• Recorded data:
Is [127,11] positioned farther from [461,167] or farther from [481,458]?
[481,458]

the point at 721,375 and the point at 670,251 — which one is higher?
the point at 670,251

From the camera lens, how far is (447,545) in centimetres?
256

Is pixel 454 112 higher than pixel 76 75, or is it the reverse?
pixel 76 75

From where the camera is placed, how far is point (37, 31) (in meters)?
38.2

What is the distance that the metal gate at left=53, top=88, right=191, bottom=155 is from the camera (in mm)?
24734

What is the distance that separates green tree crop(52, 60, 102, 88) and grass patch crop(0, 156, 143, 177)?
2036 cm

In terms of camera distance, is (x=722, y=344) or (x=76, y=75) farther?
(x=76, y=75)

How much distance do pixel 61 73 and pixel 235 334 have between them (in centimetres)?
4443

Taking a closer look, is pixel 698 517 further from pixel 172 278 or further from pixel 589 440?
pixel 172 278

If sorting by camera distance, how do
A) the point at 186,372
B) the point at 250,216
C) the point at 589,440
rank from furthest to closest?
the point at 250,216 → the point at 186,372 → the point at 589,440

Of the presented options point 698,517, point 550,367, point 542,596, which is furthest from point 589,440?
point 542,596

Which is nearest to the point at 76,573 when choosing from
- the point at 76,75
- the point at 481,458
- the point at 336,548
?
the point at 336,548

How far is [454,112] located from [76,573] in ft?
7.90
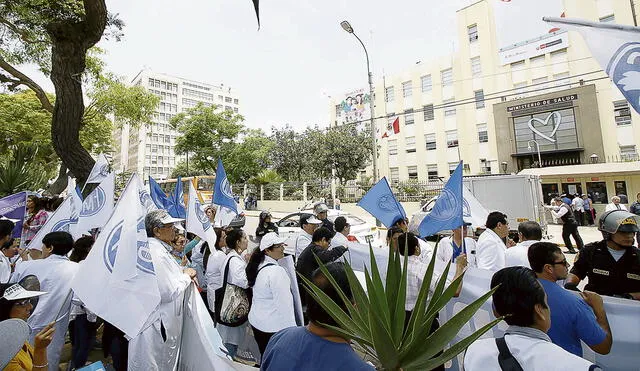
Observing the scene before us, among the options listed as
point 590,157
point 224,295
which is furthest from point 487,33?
point 224,295

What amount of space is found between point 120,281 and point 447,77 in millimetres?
34916

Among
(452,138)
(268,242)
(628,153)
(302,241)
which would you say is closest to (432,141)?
(452,138)

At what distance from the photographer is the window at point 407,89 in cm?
3497

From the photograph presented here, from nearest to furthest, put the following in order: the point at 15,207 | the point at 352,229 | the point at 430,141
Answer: the point at 15,207 < the point at 352,229 < the point at 430,141

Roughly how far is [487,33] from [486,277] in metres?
32.8

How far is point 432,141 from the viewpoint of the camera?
33.3m

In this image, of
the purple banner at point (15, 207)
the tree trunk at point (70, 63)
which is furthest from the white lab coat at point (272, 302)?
the tree trunk at point (70, 63)

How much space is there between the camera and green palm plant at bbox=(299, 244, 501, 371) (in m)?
1.36

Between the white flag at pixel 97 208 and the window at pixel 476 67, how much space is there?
106 ft

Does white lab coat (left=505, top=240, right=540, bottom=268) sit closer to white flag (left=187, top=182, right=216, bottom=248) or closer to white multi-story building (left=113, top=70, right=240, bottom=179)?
white flag (left=187, top=182, right=216, bottom=248)

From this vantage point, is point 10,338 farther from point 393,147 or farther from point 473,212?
point 393,147

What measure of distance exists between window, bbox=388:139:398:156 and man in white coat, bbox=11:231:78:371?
114 feet

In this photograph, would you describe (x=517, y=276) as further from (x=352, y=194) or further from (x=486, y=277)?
(x=352, y=194)

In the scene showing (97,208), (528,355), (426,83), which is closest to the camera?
(528,355)
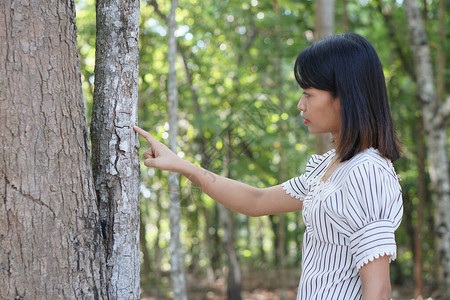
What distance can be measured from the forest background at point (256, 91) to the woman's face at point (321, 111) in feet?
11.0

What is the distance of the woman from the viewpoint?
1.35 metres

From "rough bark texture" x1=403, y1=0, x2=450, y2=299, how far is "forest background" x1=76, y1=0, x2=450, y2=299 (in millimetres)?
272

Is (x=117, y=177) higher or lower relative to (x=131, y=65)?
lower

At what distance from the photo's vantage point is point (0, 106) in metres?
1.36

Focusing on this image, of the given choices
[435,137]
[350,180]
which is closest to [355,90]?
[350,180]

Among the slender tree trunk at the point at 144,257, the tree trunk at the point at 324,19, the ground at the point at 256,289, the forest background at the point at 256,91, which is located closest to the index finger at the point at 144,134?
the tree trunk at the point at 324,19

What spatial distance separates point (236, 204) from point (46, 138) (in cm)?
78

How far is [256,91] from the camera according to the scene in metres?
7.18

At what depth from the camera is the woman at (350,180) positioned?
135cm

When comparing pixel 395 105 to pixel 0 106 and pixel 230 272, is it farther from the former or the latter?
pixel 0 106

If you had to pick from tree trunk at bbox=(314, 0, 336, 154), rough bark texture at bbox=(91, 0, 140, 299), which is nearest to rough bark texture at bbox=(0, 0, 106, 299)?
rough bark texture at bbox=(91, 0, 140, 299)

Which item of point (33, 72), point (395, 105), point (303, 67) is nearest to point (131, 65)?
point (33, 72)

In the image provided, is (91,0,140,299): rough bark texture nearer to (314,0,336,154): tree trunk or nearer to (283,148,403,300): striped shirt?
(283,148,403,300): striped shirt

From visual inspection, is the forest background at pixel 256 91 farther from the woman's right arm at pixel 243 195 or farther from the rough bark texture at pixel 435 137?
the woman's right arm at pixel 243 195
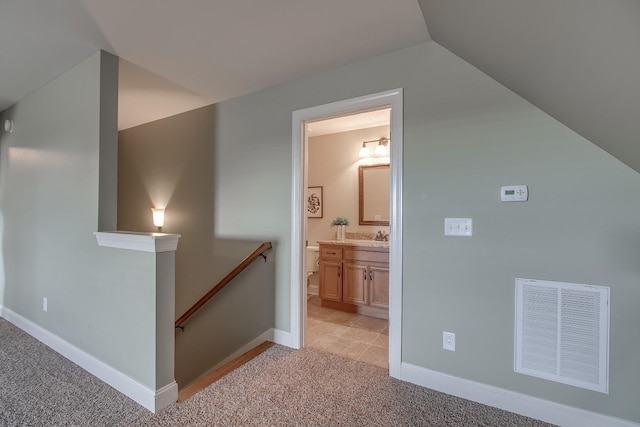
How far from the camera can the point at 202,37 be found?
1.96 m

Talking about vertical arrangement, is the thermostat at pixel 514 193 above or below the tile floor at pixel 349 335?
above

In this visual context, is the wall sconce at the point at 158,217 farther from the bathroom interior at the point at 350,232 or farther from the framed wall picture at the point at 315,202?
the framed wall picture at the point at 315,202

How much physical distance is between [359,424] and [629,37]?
6.43ft

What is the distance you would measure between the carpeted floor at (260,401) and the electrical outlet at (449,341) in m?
0.29

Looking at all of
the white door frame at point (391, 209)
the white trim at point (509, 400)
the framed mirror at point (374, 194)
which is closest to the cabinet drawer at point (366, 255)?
the framed mirror at point (374, 194)

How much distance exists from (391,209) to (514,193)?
0.74m

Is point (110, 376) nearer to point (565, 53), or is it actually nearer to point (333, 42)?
point (333, 42)

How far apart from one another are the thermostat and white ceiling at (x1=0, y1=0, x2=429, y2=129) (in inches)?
42.7

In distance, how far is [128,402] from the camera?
1.82 metres

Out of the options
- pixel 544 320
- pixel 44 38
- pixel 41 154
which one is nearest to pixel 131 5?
pixel 44 38

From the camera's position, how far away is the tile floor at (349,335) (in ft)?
8.52

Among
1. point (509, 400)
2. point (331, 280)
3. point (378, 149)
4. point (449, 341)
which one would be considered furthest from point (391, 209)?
point (378, 149)

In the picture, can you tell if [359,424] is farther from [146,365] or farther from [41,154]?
[41,154]

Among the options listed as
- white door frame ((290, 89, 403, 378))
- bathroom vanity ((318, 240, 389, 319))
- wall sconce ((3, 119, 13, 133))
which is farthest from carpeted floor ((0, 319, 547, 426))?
wall sconce ((3, 119, 13, 133))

• Stated goal: Output the records above exactly; leave out the pictures.

• Task solution:
Is [127,11] positioned farther from [461,167] or farther from [481,458]?
[481,458]

the point at 721,375 and the point at 670,251 — which one is higher?
the point at 670,251

From the camera lens, how far is (447,545) in centimetres?
256

Is pixel 454 112 higher than pixel 76 75, or is it the reverse?
pixel 76 75

From where the camera is placed, how far is point (37, 31) (in meters)?
38.2

What is the distance that the metal gate at left=53, top=88, right=191, bottom=155 is from the camera (in mm)?
24734

What is the distance that separates green tree crop(52, 60, 102, 88) and grass patch crop(0, 156, 143, 177)?
2036 cm

In terms of camera distance, is (x=722, y=344) or (x=76, y=75) farther?
(x=76, y=75)

How much distance do pixel 61 73 and pixel 235 334 have between them (in centimetres)?
4443

Taking a closer look, is pixel 698 517 further from pixel 172 278 or further from pixel 589 440?
pixel 172 278

If sorting by camera distance, how do
A) the point at 186,372
B) the point at 250,216
C) the point at 589,440
rank from furthest to closest?
the point at 250,216 → the point at 186,372 → the point at 589,440

Of the presented options point 698,517, point 550,367, point 542,596, which is furthest from point 589,440?
point 542,596

Which is nearest to the point at 76,573 when choosing from
- the point at 76,75
- the point at 481,458
- the point at 336,548
?
the point at 336,548

How far is [454,112] located from [76,573] in ft?
7.90
Observing the scene before us, among the options listed as
point 590,157
point 224,295
which is furthest from point 487,33?
point 224,295

What amount of space is found between point 120,281 and point 447,77 in millimetres?
34916

Among
(452,138)
(268,242)
(628,153)
(302,241)
which would you say is closest to (432,141)?
(452,138)

At what distance from the photographer is the window at point 407,89 in cm?
3497

From the photograph presented here, from nearest to furthest, put the following in order: the point at 15,207 | the point at 352,229 | the point at 430,141
Answer: the point at 15,207 < the point at 352,229 < the point at 430,141

Roughly how far is [487,33] from [486,277] in metres?
32.8

How far is point 432,141 from the viewpoint of the camera?
33.3m

In this image, of
the purple banner at point (15, 207)
the tree trunk at point (70, 63)
which is furthest from the white lab coat at point (272, 302)?
the tree trunk at point (70, 63)

How much space is there between the camera and green palm plant at bbox=(299, 244, 501, 371) (in m)?
1.36

Between the white flag at pixel 97 208 and the window at pixel 476 67, how much space is there?
106 ft

Does white lab coat (left=505, top=240, right=540, bottom=268) sit closer to white flag (left=187, top=182, right=216, bottom=248) or closer to white multi-story building (left=113, top=70, right=240, bottom=179)?
white flag (left=187, top=182, right=216, bottom=248)

From this vantage point, is point 10,338 farther from point 393,147 or farther from point 473,212?
point 393,147

What measure of distance exists between window, bbox=388:139:398:156 and man in white coat, bbox=11:231:78:371?
114 feet

In this photograph, would you describe (x=517, y=276) as further from (x=352, y=194) or further from (x=486, y=277)?
(x=352, y=194)

In the scene showing (97,208), (528,355), (426,83), which is closest to the camera?
(528,355)
What distance can be measured from the forest background at point (256, 91) to the woman's face at point (321, 111) in feet?
11.0

What is the distance of the woman from the viewpoint?
1.35 metres

From "rough bark texture" x1=403, y1=0, x2=450, y2=299, how far is "forest background" x1=76, y1=0, x2=450, y2=299 (in millimetres)?
272

Is (x=117, y=177) higher or lower relative to (x=131, y=65)?
lower

At what distance from the photo's vantage point is point (0, 106) in metres?
1.36

Focusing on this image, of the given choices
[435,137]
[350,180]
which is closest to [355,90]?
[350,180]

Among the slender tree trunk at the point at 144,257, the tree trunk at the point at 324,19, the ground at the point at 256,289, the forest background at the point at 256,91, which is located closest to the index finger at the point at 144,134?
the tree trunk at the point at 324,19

What spatial distance separates point (236, 204) from point (46, 138) (in cm)?
78

How far is [256,91] from the camera according to the scene in metres?
7.18

At what depth from the camera is the woman at (350,180) positioned?
135cm

When comparing pixel 395 105 to pixel 0 106 and pixel 230 272, is it farther from the former or the latter?
pixel 0 106

If you had to pick from tree trunk at bbox=(314, 0, 336, 154), rough bark texture at bbox=(91, 0, 140, 299), which is nearest to rough bark texture at bbox=(0, 0, 106, 299)?
rough bark texture at bbox=(91, 0, 140, 299)

Which item of point (33, 72), point (395, 105), point (303, 67) is nearest to point (131, 65)?
point (33, 72)

In the image provided, is (91,0,140,299): rough bark texture nearer to (314,0,336,154): tree trunk or nearer to (283,148,403,300): striped shirt?
(283,148,403,300): striped shirt

From visual inspection, is the forest background at pixel 256 91 farther from the woman's right arm at pixel 243 195 or farther from the rough bark texture at pixel 435 137?
the woman's right arm at pixel 243 195
How far from the camera can the point at 202,37 be found?
1.96 m

Talking about vertical arrangement, is the thermostat at pixel 514 193 above or below the tile floor at pixel 349 335?
above

In this visual context, is the wall sconce at the point at 158,217 farther from the bathroom interior at the point at 350,232 or farther from the framed wall picture at the point at 315,202?
the framed wall picture at the point at 315,202

How much physical distance is between [359,424] and [629,37]?
6.43ft

What is the distance you would measure between the carpeted floor at (260,401) and the electrical outlet at (449,341) in m?
0.29

Looking at all of
the white door frame at point (391, 209)
the white trim at point (509, 400)
the framed mirror at point (374, 194)
which is closest to the cabinet drawer at point (366, 255)?
the framed mirror at point (374, 194)

How much distance exists from (391,209) to (514,193)?
0.74m

Is point (110, 376) nearer to point (565, 53), or is it actually nearer to point (333, 42)?
point (333, 42)

How far apart from one another are the thermostat and white ceiling at (x1=0, y1=0, x2=429, y2=129) (in inches)?
42.7

In distance, how far is [128,402] from the camera?
1.82 metres

Out of the options
- pixel 544 320
- pixel 44 38
- pixel 41 154
which one is nearest to pixel 131 5?
pixel 44 38

From the camera's position, how far away is the tile floor at (349,335) (in ft)?
8.52

Among
1. point (509, 400)
2. point (331, 280)
3. point (378, 149)
4. point (449, 341)
which one would be considered furthest from point (391, 209)?
point (378, 149)

In the picture, can you tell if [359,424] is farther from [146,365] or farther from [41,154]?
[41,154]

Among the options listed as
- white door frame ((290, 89, 403, 378))
- bathroom vanity ((318, 240, 389, 319))
- wall sconce ((3, 119, 13, 133))
which is farthest from carpeted floor ((0, 319, 547, 426))?
wall sconce ((3, 119, 13, 133))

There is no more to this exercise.